TÜİK VERİLERİ AÇIKLANDI
İşsizlik oranı azalıyor


Türkiye'de 2011 yılı Mart döneminde işsizlik oranı, bir önceki yılın aynı dönemine göre 2,9 puan azalarak, yüzde 10,8 oldu. Tarım dışı işsizlik oranı yüzde 13,4 olurken, genç nüfusta işsizlik oranı yüzde 19,3 olarak hesaplandı. Türkiye İstatistik Kurumu'nun (TÜİK) Hane halkı İşgücü Araştırması, "2011 Mart Dönemi Sonuçlarına (Şubat, Mart, Nisan 2011)" göre, 2010 yılı Mart ayında 3 milyon 438 bin kişi olan işsiz sayısı, bu yıl söz konusu dönemde 2 milyon 816 bin kişi oldu.
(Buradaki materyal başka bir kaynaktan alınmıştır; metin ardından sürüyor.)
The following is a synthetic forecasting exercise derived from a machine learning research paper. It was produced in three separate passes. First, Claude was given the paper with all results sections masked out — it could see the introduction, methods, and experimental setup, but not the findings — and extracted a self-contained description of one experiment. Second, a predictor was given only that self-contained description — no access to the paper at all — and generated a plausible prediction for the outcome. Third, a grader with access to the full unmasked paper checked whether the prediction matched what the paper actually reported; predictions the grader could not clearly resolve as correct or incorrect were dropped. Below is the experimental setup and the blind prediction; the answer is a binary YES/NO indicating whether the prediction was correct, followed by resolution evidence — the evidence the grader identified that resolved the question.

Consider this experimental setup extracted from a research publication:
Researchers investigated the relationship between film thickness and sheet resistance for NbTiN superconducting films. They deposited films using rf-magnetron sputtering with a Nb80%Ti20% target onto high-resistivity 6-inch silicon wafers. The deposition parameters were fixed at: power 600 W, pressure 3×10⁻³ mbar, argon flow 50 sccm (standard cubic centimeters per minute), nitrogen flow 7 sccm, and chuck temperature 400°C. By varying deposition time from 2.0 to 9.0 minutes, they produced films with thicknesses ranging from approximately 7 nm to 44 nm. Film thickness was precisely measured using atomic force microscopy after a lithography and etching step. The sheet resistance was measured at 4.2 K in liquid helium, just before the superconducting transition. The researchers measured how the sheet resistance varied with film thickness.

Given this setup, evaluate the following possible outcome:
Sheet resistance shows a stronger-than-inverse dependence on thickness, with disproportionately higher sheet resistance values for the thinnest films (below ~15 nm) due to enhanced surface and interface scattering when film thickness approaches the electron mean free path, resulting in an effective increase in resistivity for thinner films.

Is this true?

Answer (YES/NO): YES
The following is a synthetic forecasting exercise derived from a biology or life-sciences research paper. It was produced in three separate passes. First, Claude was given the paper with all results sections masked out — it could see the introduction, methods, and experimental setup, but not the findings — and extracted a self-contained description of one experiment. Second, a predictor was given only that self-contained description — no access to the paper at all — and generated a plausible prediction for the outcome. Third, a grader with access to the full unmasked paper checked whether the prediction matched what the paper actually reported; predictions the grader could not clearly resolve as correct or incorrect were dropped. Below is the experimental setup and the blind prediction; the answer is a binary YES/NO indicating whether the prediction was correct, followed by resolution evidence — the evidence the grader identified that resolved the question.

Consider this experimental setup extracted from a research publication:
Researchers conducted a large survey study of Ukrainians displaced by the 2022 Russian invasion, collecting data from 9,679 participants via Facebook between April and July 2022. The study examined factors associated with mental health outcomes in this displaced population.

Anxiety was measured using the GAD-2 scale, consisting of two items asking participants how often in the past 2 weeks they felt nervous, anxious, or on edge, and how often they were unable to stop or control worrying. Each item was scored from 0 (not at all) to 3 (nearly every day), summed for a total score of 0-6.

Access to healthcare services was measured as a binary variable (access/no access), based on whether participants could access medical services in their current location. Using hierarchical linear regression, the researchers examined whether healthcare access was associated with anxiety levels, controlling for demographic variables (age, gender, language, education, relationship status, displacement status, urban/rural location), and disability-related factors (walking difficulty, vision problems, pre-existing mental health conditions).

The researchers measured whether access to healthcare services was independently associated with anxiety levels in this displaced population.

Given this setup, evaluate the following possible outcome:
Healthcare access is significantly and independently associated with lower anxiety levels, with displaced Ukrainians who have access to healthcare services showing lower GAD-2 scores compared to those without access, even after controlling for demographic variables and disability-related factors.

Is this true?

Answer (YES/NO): YES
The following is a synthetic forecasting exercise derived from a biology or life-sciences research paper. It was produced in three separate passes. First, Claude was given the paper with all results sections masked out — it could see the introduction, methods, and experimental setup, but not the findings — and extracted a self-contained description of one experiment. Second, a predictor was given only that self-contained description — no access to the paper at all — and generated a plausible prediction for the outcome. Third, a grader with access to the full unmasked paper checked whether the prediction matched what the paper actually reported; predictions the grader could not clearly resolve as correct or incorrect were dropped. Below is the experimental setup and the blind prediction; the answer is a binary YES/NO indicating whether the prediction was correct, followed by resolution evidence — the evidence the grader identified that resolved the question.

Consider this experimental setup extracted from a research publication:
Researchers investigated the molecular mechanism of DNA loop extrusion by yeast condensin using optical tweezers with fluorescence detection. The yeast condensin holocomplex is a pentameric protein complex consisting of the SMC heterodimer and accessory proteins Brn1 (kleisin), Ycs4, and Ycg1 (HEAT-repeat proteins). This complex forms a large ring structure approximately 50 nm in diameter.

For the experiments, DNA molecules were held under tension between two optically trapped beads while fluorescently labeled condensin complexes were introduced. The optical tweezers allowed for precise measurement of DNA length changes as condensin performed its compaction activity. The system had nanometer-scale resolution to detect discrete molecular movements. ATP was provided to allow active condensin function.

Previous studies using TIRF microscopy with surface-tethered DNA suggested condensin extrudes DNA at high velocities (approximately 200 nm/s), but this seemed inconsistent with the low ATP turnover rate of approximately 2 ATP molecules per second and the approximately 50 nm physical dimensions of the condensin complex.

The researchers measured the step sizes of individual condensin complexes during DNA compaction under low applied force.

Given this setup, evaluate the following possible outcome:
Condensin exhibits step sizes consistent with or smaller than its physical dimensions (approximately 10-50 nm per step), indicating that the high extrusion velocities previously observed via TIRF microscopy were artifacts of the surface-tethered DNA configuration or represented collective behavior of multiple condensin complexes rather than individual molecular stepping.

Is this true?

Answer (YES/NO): YES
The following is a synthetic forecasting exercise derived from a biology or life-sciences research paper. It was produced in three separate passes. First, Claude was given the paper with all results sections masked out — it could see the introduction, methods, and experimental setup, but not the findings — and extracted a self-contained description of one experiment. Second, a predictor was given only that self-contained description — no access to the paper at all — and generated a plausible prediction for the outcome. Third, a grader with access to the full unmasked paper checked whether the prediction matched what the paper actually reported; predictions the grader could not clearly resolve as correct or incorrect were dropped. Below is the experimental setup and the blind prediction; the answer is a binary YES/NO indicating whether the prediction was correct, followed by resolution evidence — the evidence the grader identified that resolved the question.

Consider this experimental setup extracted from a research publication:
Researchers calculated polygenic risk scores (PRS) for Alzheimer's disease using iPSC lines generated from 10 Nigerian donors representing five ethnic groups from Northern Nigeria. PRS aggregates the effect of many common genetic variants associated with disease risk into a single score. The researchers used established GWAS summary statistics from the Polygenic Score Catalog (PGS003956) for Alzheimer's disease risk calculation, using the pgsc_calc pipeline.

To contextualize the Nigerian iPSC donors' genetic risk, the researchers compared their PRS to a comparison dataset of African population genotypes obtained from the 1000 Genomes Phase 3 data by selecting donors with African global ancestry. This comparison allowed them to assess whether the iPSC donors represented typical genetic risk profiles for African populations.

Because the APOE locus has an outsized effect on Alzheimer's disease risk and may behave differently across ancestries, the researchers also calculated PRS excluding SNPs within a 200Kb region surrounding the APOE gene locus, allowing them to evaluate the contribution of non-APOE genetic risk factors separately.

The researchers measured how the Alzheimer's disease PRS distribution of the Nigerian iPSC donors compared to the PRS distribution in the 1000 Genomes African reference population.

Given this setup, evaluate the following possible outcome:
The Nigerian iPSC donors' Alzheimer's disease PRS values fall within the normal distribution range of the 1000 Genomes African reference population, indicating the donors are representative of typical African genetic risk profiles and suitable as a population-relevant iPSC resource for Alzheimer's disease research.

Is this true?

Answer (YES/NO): YES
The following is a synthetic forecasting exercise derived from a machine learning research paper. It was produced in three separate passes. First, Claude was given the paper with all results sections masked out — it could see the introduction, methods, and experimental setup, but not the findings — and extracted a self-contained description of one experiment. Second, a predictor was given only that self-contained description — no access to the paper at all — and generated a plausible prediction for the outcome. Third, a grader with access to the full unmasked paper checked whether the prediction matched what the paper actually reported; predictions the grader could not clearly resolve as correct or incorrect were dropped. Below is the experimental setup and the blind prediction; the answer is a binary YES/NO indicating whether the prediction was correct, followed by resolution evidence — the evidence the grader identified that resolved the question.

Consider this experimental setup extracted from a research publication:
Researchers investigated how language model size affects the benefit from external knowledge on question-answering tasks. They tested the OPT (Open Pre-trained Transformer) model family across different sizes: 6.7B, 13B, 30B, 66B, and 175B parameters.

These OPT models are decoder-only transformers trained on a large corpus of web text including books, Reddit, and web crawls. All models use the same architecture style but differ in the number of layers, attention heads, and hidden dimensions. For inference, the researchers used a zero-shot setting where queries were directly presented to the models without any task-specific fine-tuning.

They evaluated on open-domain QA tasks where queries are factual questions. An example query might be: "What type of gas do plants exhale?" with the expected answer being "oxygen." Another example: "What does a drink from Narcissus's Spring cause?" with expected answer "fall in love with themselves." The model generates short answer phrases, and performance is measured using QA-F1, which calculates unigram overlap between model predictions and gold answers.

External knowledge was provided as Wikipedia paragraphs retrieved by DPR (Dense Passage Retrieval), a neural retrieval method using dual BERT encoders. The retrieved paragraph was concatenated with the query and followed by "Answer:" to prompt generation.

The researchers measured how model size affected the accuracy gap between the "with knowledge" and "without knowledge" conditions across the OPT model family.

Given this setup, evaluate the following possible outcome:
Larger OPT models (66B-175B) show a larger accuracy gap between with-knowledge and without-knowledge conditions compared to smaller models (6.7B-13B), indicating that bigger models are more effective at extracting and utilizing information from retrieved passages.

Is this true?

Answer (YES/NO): NO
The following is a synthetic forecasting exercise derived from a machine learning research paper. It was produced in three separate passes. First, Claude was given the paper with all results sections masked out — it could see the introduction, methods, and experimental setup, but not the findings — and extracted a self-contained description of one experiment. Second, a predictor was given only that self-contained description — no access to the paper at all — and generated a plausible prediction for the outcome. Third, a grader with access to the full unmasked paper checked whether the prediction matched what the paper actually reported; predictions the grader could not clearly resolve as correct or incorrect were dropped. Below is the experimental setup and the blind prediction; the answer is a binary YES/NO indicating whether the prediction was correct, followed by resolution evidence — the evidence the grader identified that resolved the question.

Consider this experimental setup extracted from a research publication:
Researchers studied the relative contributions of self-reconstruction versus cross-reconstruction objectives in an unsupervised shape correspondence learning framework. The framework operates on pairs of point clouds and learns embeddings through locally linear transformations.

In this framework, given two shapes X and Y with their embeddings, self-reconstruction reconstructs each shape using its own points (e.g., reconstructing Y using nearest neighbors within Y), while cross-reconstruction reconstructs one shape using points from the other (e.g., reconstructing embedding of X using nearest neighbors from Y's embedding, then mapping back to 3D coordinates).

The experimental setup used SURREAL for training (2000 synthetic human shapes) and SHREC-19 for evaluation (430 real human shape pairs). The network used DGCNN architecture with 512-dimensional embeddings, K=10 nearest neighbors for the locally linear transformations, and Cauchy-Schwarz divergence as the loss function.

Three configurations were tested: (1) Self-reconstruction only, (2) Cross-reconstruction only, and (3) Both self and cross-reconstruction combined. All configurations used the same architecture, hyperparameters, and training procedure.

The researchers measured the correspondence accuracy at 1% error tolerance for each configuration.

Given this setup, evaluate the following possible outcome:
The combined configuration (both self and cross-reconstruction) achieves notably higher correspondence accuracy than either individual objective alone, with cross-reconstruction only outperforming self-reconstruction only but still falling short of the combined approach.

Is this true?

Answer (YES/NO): NO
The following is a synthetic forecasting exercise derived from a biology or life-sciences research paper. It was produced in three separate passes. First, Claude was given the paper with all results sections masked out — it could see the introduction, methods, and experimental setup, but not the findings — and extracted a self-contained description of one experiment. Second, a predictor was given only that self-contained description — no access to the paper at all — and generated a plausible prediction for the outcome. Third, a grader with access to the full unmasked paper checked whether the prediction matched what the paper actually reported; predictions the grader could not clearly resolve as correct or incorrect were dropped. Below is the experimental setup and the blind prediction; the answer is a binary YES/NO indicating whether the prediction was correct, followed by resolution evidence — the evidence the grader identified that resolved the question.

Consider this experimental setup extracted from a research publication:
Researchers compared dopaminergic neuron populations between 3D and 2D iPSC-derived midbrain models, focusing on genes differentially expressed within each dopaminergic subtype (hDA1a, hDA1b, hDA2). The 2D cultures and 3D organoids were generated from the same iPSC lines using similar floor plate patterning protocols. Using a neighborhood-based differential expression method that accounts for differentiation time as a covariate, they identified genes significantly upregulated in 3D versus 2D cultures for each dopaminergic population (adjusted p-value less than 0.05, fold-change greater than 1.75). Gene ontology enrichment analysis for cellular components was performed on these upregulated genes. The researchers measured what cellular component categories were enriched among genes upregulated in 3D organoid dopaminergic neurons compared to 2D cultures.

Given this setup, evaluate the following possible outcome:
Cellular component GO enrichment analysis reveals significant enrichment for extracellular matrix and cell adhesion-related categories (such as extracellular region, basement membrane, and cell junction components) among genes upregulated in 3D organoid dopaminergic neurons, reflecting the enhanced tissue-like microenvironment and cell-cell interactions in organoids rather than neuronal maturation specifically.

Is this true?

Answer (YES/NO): NO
Öte yandan son dönemde toparlanma yaşayan Türkiye ekonomisinde yeni bir gelişme daha yaşandı ve bütçe Mayıs ayında da fazla verdi. Merkezi Yönetim Bütçesi’nin ilk 5 ayda 4’üncü kez fazla verdiğini belirten Maliye Bakanı Mehmet Şimşek, bütçeden 24,3 milyar lira harcama yapılan Mayıs ayında, bütçe gelirlerinin 27,1 milyar lirayı bulduğunu ve Mayıs’ta 2 milyar 835 milyon liralık bir bütçe fazlasına ulaşıldığını söyledi. Ocak-Mayıs döneminde bütçe açığı geçen yılın aynı dönemine göre yaklaşık yüzde 98 azaldı, geçen yılın ilk 5 ayında 9 milyar 984 milyon lira olan bütçe açığı, bu yıl aynı dönemde 233,2 milyon liraya geriledi.